### What to produce
Keep the pictures out. Write out every line of the listing exactly.

### Provided material
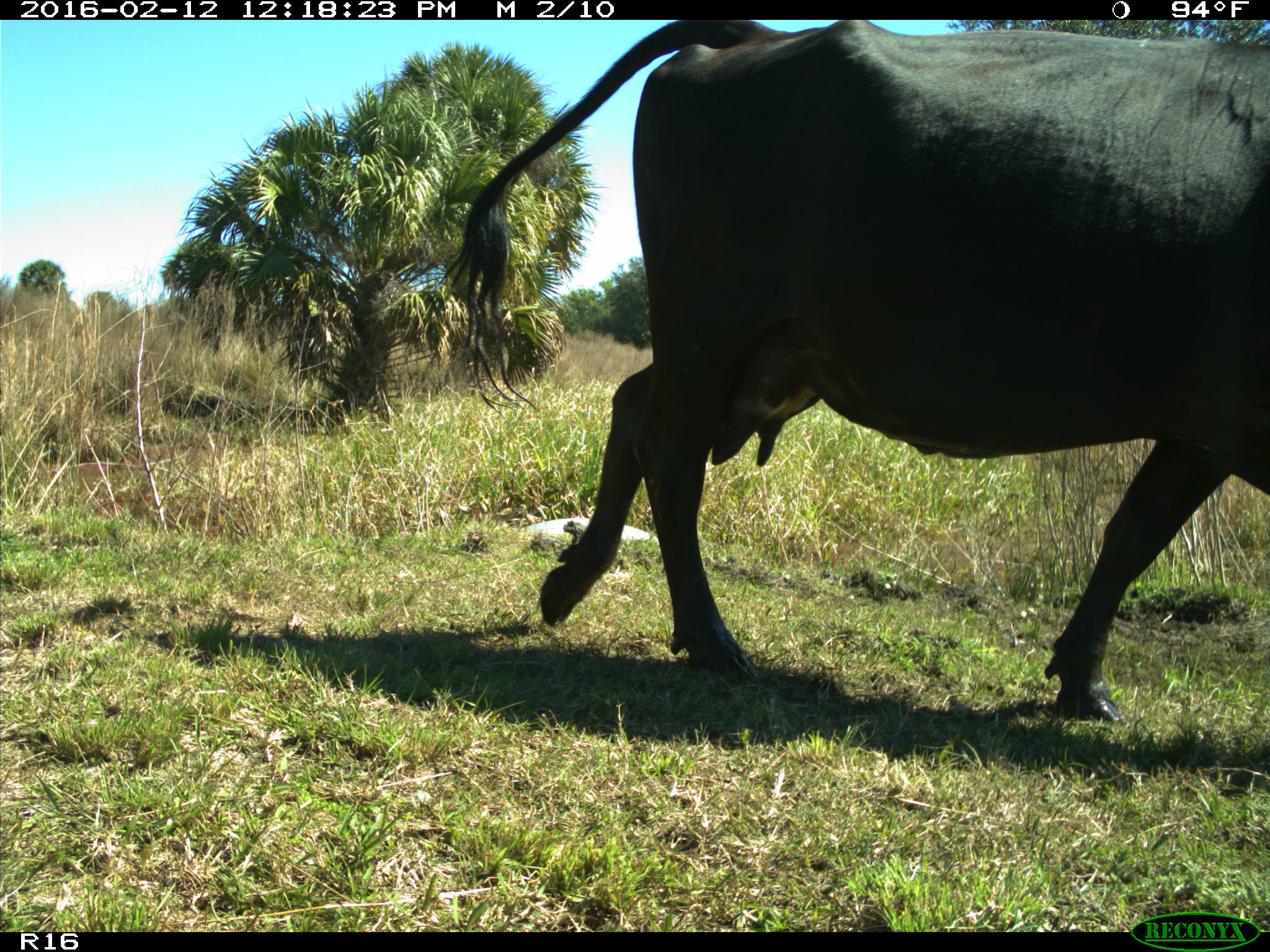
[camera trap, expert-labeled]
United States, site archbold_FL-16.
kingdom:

### Response box
[camera trap, expert-labeled]
United States, site archbold_FL-16.
kingdom:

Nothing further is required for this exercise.